● **TASK BRIEF**
Copy the records below, substituting "front porch" for every occurrence of "covered porch" and leaving everything else unchanged. Omit the pictures from your answer.
-- start AVAILABLE DATA --
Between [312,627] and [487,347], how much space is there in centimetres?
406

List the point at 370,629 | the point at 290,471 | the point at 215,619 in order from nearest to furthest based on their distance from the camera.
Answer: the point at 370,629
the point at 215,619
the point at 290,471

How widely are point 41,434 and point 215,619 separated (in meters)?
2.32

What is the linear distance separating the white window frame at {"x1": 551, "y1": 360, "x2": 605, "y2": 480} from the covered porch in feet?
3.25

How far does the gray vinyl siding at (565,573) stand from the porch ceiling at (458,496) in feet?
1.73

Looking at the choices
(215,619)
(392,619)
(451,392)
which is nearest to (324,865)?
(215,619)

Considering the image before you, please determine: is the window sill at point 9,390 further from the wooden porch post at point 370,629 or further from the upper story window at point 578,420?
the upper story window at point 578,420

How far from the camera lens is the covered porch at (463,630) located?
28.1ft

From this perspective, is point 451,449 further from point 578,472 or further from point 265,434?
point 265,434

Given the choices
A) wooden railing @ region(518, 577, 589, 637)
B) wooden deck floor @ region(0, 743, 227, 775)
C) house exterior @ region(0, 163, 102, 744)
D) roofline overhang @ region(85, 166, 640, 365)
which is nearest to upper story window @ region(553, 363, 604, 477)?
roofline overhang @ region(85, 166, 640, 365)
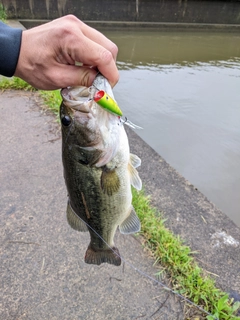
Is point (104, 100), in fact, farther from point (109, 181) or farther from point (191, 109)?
point (191, 109)

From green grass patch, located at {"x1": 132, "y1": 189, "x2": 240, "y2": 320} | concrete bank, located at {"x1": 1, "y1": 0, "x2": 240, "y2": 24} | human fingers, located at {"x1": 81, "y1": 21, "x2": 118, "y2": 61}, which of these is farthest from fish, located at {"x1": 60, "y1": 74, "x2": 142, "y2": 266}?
concrete bank, located at {"x1": 1, "y1": 0, "x2": 240, "y2": 24}

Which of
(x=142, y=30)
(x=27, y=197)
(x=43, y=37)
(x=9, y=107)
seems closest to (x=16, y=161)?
-- end AVAILABLE DATA --
● **OUTPUT OF THE TASK**
Between [312,627] and [487,347], how much space is there in centimetres?
406

List the point at 370,629 | the point at 290,471 | the point at 215,619 in order from nearest to furthest based on their distance from the camera.
Answer: the point at 370,629
the point at 215,619
the point at 290,471

How widely are point 41,434 and point 215,619 separated (in meters)?
2.32

What is the linear distance separating the white window frame at {"x1": 551, "y1": 360, "x2": 605, "y2": 480} from the front porch in feet?
3.25

How far does the gray vinyl siding at (565,573) stand from the porch ceiling at (458,496) in feet?
1.73

Looking at the choices
(215,619)
(392,619)
(451,392)
which is nearest to (324,865)?
(215,619)

Considering the image before you, please determine: is the window sill at point 9,390 further from the wooden porch post at point 370,629 or further from the upper story window at point 578,420?
the upper story window at point 578,420

How far from the camera lens is the front porch at (463,630) located?
28.1ft

From this perspective, is point 451,449 further from point 578,472 or further from point 265,434?
point 265,434

Given the choices
A) wooden railing @ region(518, 577, 589, 637)
B) wooden deck floor @ region(0, 743, 227, 775)
C) house exterior @ region(0, 163, 102, 744)
D) roofline overhang @ region(85, 166, 640, 365)
which is nearest to upper story window @ region(553, 363, 604, 477)?
roofline overhang @ region(85, 166, 640, 365)
Is point (104, 100), in fact, farther from point (109, 181) or farther from point (191, 109)?
point (191, 109)

From green grass patch, located at {"x1": 132, "y1": 189, "x2": 240, "y2": 320} | concrete bank, located at {"x1": 1, "y1": 0, "x2": 240, "y2": 24} | human fingers, located at {"x1": 81, "y1": 21, "x2": 118, "y2": 61}, which of these is farthest from fish, located at {"x1": 60, "y1": 74, "x2": 142, "y2": 266}?
concrete bank, located at {"x1": 1, "y1": 0, "x2": 240, "y2": 24}

Which of
(x=142, y=30)
(x=27, y=197)
(x=43, y=37)
(x=9, y=107)
seems closest to (x=16, y=161)?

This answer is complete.